# Good Times Bad Times - tutorial



## maplebaby (Oct 26, 2008)

Led Zeppelin's classic: a quick look at how i play this great tune......thanks for watching!

guitar - Fender Telecaster

[video=youtube;DOlSPCOOnWM]http://www.youtube.com/watch?v=DOlSPCOOnWM[/video]


----------



## cheezyridr (Jun 8, 2009)

good one!!


----------



## greco (Jul 15, 2007)

Thank you very much for taking the time to do all of these tutorials. 
I ALWAYS enjoy them and appreciate that you post thread on this forum.

My friend (and GC forum member) often says to me "Did you see the latest maplebaby tutorial?" 

You are a very skilled player and teacher!

Cheers

Dave


----------



## dodgechargerfan (Mar 22, 2006)

That's great!

I like too that you use the "old school" barre chords because I know them.

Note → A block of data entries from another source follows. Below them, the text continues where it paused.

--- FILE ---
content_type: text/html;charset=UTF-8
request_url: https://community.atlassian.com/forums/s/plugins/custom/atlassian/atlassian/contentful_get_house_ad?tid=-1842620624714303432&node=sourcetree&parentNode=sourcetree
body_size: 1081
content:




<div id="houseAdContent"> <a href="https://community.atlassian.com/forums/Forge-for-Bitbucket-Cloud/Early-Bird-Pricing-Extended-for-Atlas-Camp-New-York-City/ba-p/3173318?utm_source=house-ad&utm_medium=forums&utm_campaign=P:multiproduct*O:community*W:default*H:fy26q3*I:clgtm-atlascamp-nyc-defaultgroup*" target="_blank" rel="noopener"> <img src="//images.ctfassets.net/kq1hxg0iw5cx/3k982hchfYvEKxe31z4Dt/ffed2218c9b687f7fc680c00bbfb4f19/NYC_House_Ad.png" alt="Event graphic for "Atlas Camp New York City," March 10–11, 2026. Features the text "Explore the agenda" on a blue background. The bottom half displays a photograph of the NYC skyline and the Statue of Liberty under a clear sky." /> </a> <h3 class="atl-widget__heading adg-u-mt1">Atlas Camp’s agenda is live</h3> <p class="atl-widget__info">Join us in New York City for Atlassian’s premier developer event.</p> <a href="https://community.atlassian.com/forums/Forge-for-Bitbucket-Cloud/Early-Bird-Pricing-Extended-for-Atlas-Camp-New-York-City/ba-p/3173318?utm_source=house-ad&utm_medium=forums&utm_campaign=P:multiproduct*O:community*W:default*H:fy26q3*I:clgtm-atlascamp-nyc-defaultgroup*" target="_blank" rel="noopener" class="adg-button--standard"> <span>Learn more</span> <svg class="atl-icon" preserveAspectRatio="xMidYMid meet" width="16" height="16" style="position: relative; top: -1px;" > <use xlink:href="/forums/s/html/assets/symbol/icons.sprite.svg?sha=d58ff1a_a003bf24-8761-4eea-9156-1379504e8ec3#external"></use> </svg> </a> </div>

I have found that reading tabs, and even when I can figure out notation, you see the notes that need to be played, but it's difficult for me to recognize that you can use a very familiar shape and just play part of it to get what you need.


----------



## ThePass (Aug 10, 2007)

Nice vid! I love that song. You nail it.


----------



## maplebaby (Oct 26, 2008)

hello gentlemen and your kind posts are greatly appreicated....hope everyone is very well,

dale


----------